Ironically, now seven decades later, the same concept-defining tradition snagged the Pasadena, Calif.-based multiconcept operator in a discrimination lawsuit with the U.S. Equal Employment Opportunity Commission.

Tradition, attorneys say, can sometimes get restaurant operators in trouble.

Over the past few years, chains such as The Palm, which avoided an EEOC lawsuit by instituting proactive policies, Dallas-based Razoo’s, and a Hooters franchisee in Texas have faced discrimination charges based on traditions of hiring by gender.

Though EEOC lawsuits against restaurant companies are rare for such hiring practices, attorneys say other restaurant companies with longtime traditions should take note.

Discrimination in the name of tradition is “never going to work as an argument for the EEOC,” said Anna Park, EEOC regional attorney who argued the Lawry’s case.

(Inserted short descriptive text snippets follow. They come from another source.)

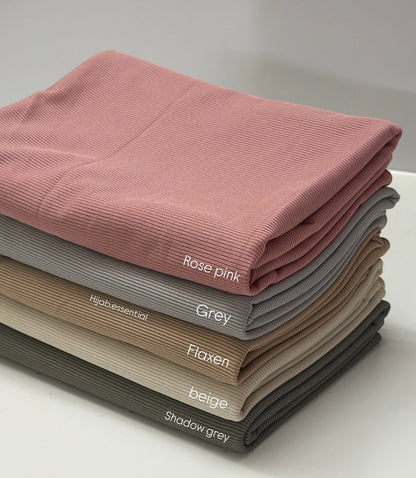 Premium Ribbed Jersey
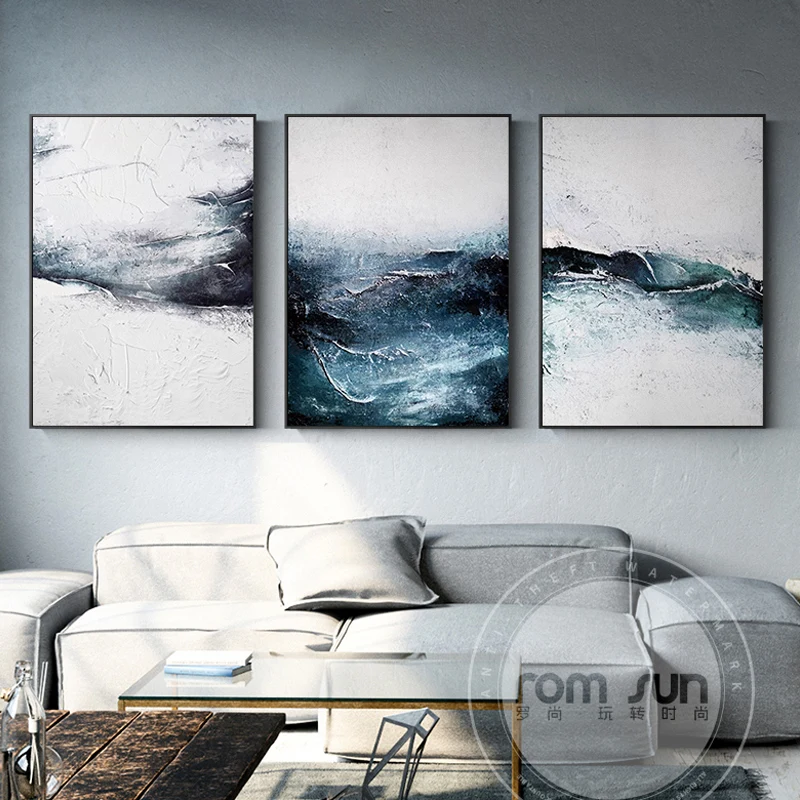 Nordic Style Dark Blue Powder Dust Poster And Print Abstract Canvas Painting Fashion Wall Art For Living Room Bedroom Home Decor
Nordic Style Dark Blue Powder Dust Poster And Print Abstract Canvas Painting Fashion Wall Art For Living Room Bedroom Home Decor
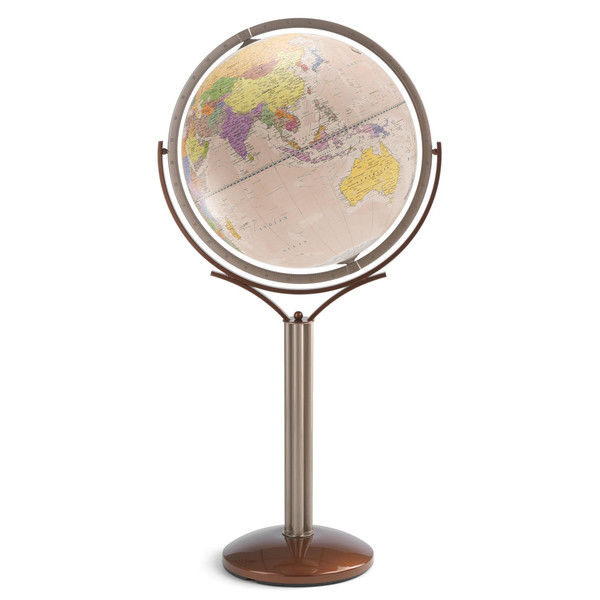 Zoffoli living Globo da terra Magellano Rosa Antico 50cm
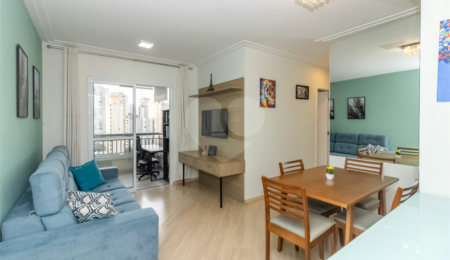 Apartamento à venda com 2 quartos, sendo 1 suíte,  em Vila da Saúde, São Paulo, SP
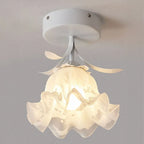 Mini Bloem Plafondlamp - Luxe Mini Pendellicht voor Tijdloze Sfeer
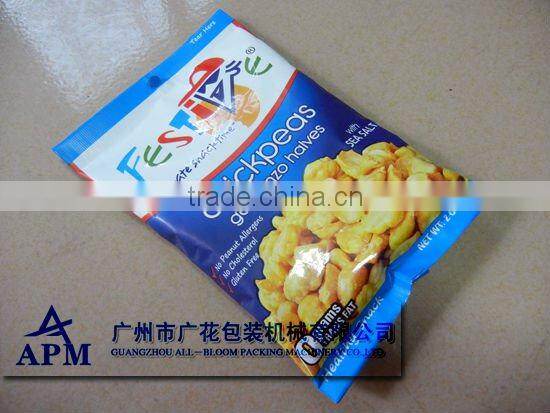 Automatic peanuts packaging machine system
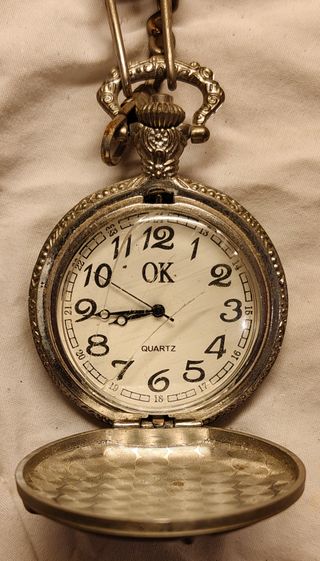 Orologio da tasca vintage.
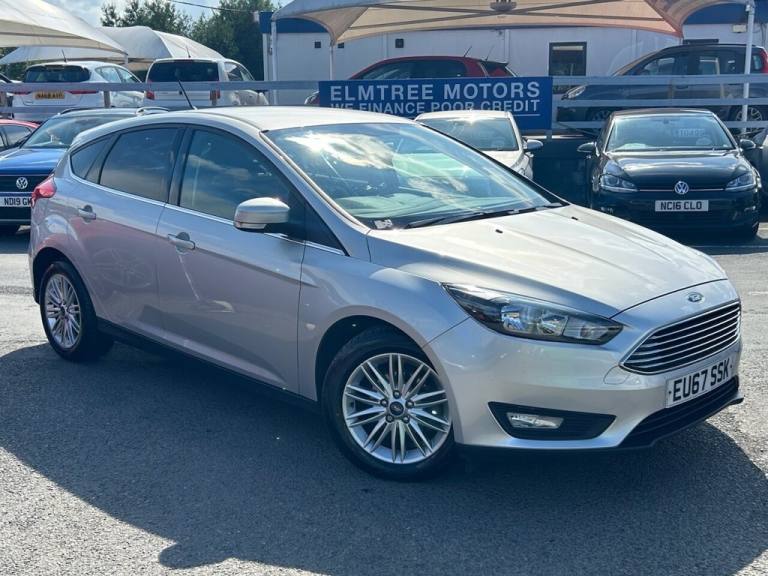 2017 Ford Focus 1.5 Turbo Diesel (TDCI), Zetec Edition, Hatchback, 5 Door, Manual, Euro 6. Hatchb...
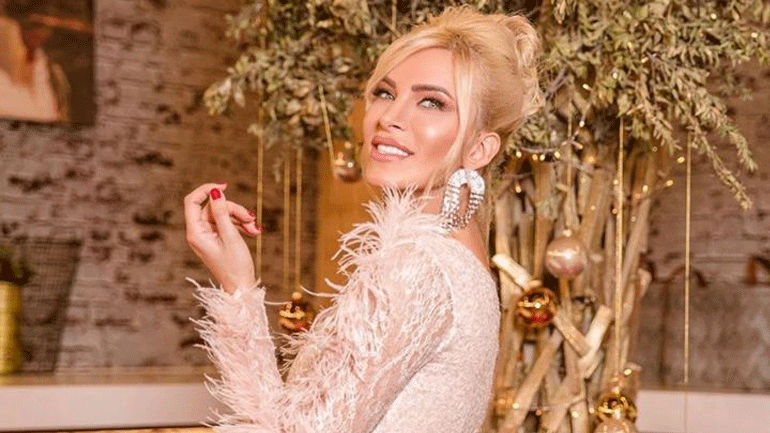 Η εξομολόγηση της Κατερίνας Καινούργιου: «Τα Χριστούγεννα με βρήκαν πιο ευτυχισμένη από ποτέ!»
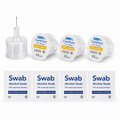 4x Needle & Swabs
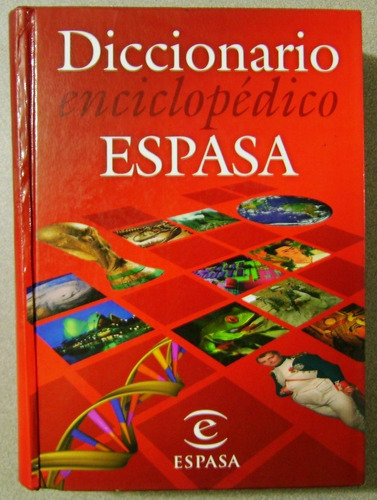 Diccionario Enciclopedico Espasa 1 Volumen + Cd-rom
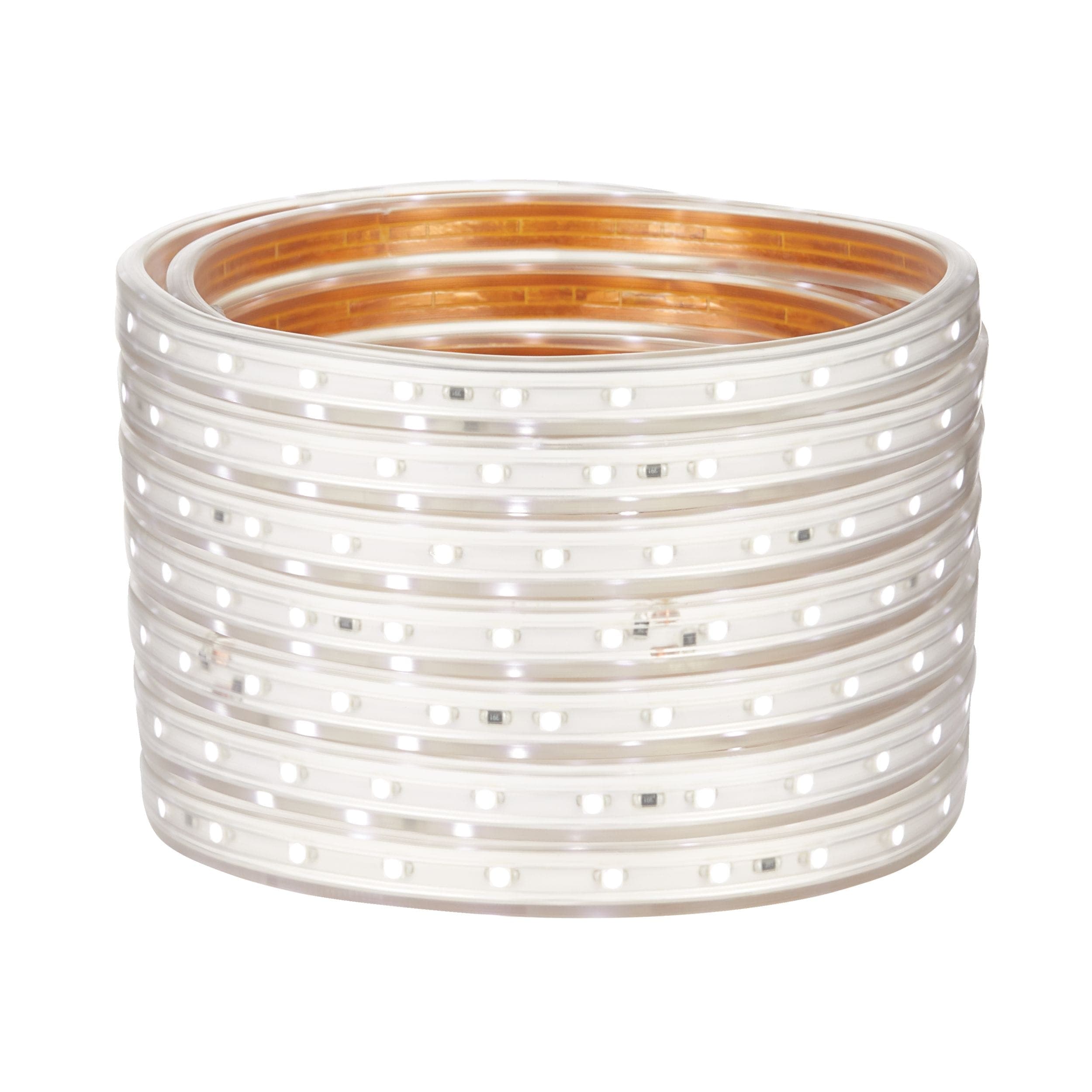 NOMA LED Rope Christmas Lights, 23-ft, Pure White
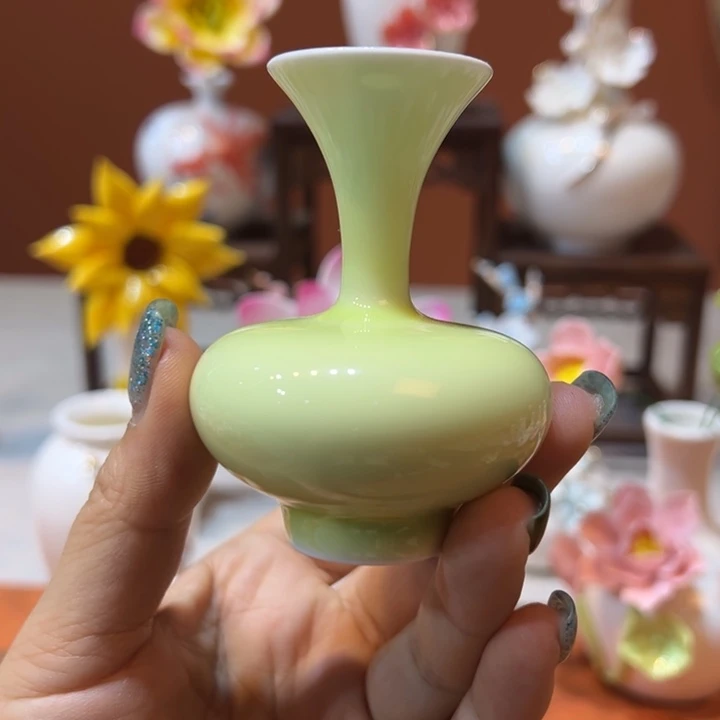摆件手工精致陶瓷摆件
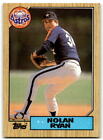 1987 Topps #757 Nolan Ryan
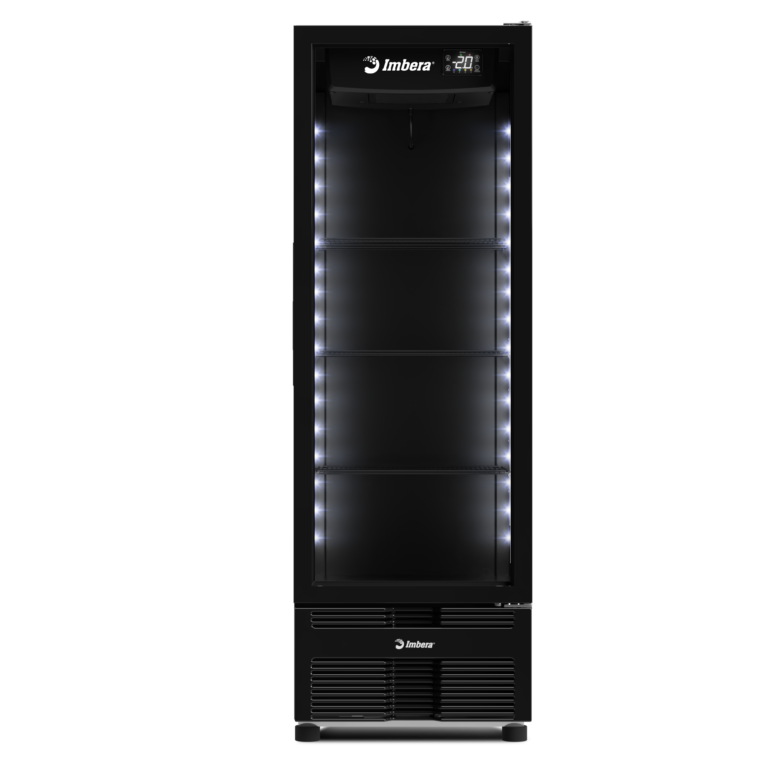 Cervejeira FULLBLACK Porta de Vidro 485 litros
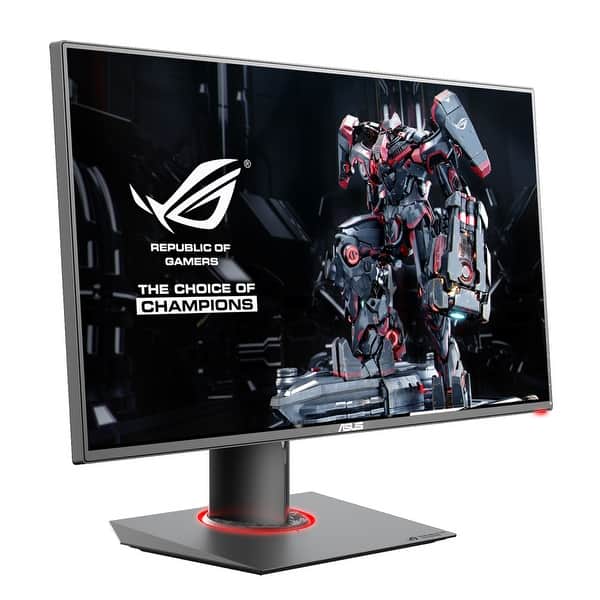 Refurbished Asus Rog Swift Pg278qr 27 2560x1440 1ms G Sync 165hz Eye Care Gaming Monitor Overstock 17765013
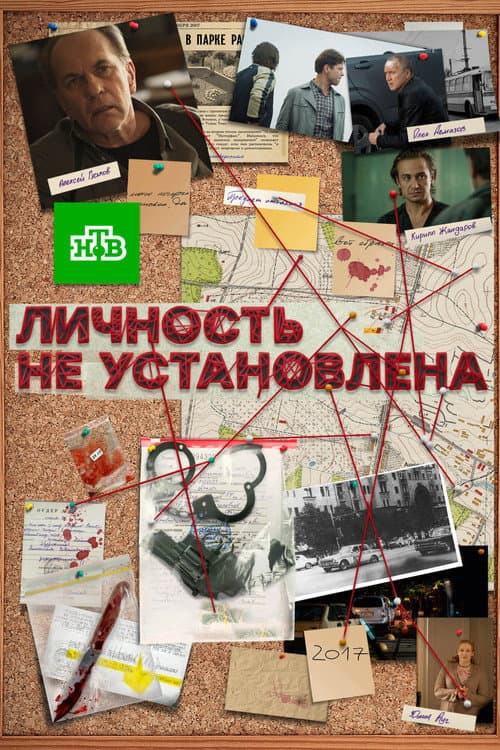 Личность не установлена afişi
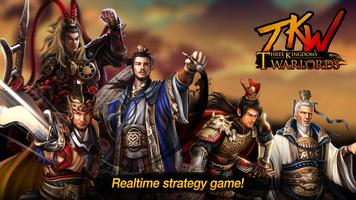 Three Kingdoms Warlords Affiche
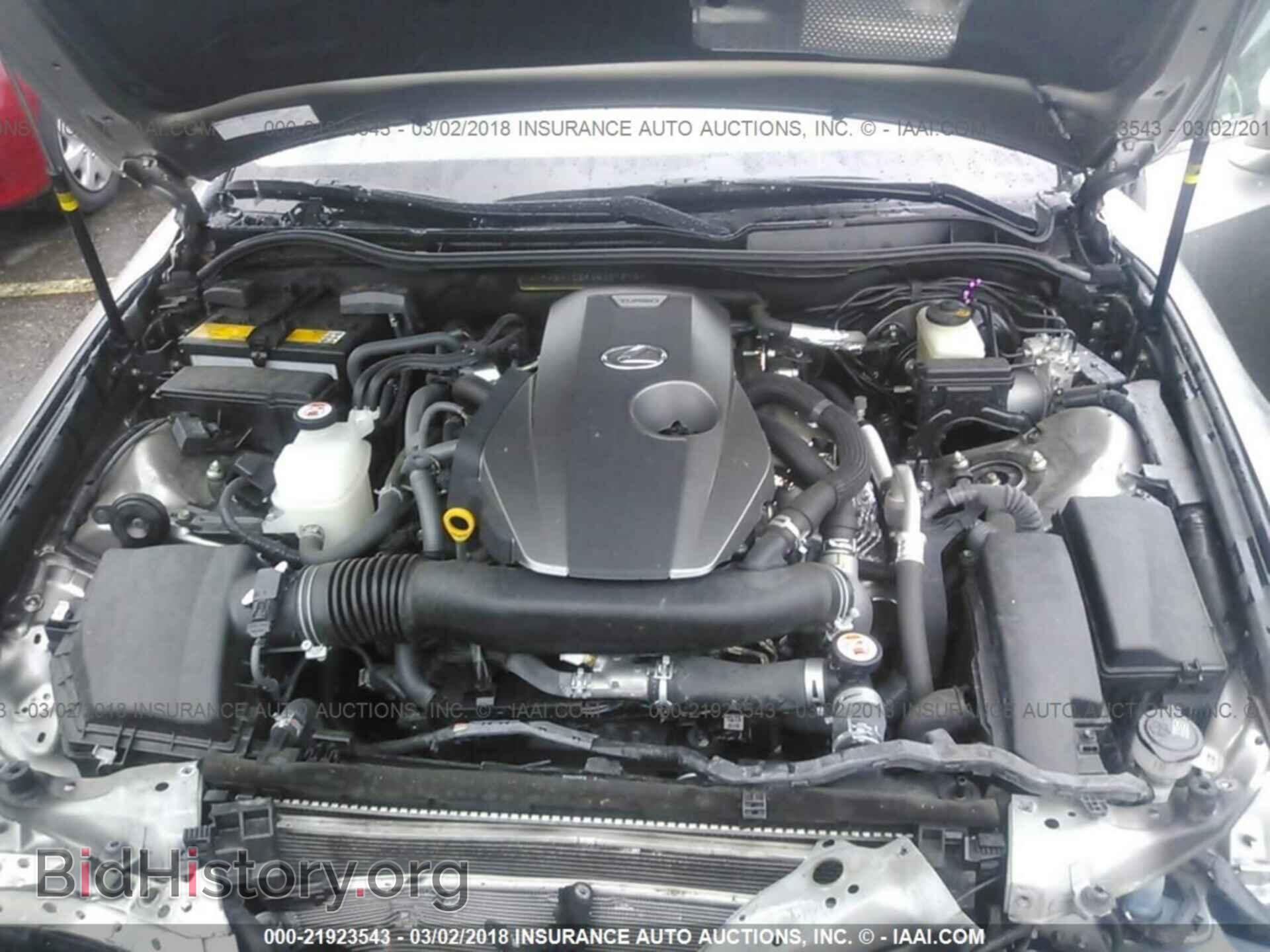 2016 Lexus Is - VIN: JTHBA1D29G5037972 - Фото 10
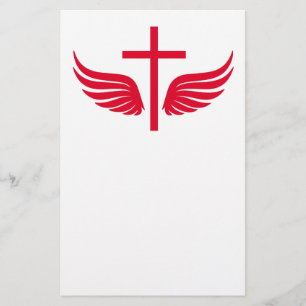 Christian cross flyer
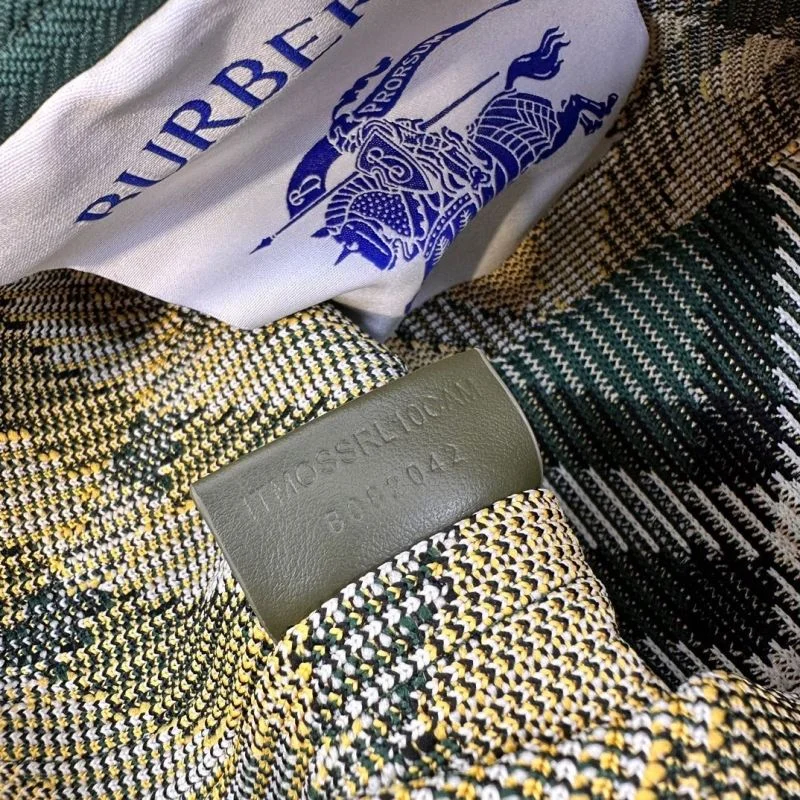 Breathable Burberry Top Handle Bags 37828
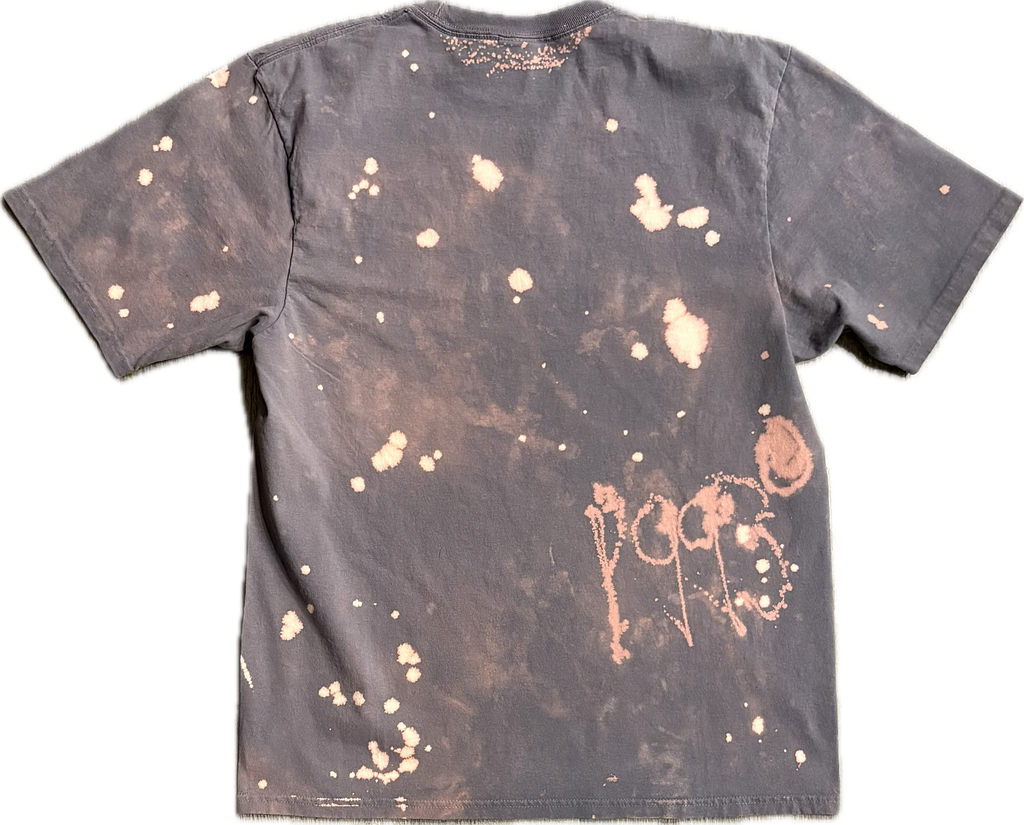 Millionaire Broke Boiz “Ashes On My Shirt” Graphic T-Shirt | Black Distressed Streetwear Tee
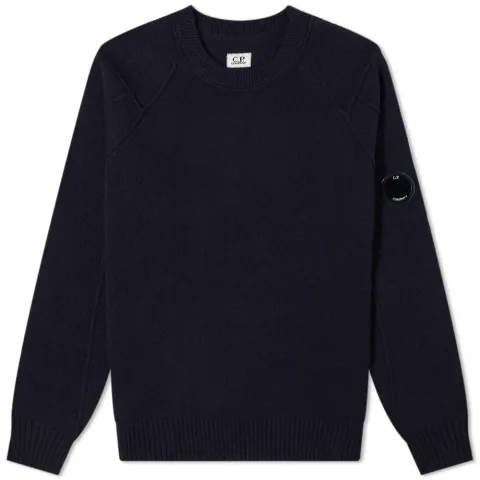 Arm Lens Crew Knit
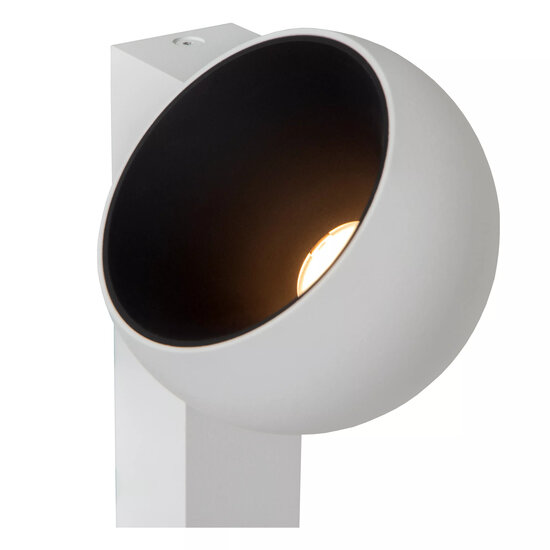 LUCIDE Lucide ESFERA - Wall lamp - LED Dim. - 1x9W 2700K - White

“It’s not enough to say this is the way we’ve always done it,” Park said. “Sometimes there are traditions or practices that are so ingrained in the company’s identity that it’s difficult to step back and say this may be wrong. But you may want to examine those traditions and practices.”

The parent company of Lawry’s The Prime Rib earlier this month agreed to pay more than $1 million to settle the lawsuit in which the EEOC alleged that the company’s tradition of hiring only women as servers was discriminatory.

For decades, the company at its four-unit Lawry’s The Prime Rib chain and one-off Tam O’Shanter and Five Crowns restaurants hired women as servers. They dressed in prim outfits with frilly aprons and hats meant to evoke the “Harvey Girls” of the early West, women hired to work in Fred Harvey restaurants that once served the region’s rail lines.

The practice also suited the Five Crowns concept, with its old-time English-country theme, as well as the Tam O’Shanter, designed to evoke a Scottish manor house. All the restaurants are known for tableside service, which at Lawry’s includes “carvers” who slice prime rib from chrome-domed carts, a role traditionally held by men.

However, the company stopped the female-servers practice in 2004, and women also can become carvers. Men now make up about 21 percent of the company’s server workforce—38 of the company’s 182 servers are men, said Rich Cope, director of marketing for Lawry’s Restaurants Inc.

“We have exceptionally low turnover, with some people who have worked for the company for 20 to 30 years,” Cope said. “Change is a slow process, and a lot of it is ahead of us.”

However, simply hiring some men wasn’t enough for the government lawyers. The settlement agreement calls for Lawry’s to send a clearer message to potential future employees—and to those who hire them—that traditions have changed.

The settlement at press time had yet to be approved by a federal district court judge in Los Angeles, but under the consent decree, Lawry’s agreed to pay $500,000 to an unknown number of men deemed to have been denied a server position between 2003 and 2006.Parks said potentially hundreds of plaintiffs may be allowed to join in the class action.

The company has agreed to devote another $225,000 toward training to ensure compliance, as well as another $300,000 for advertising the fact that men are welcome to apply for server jobs.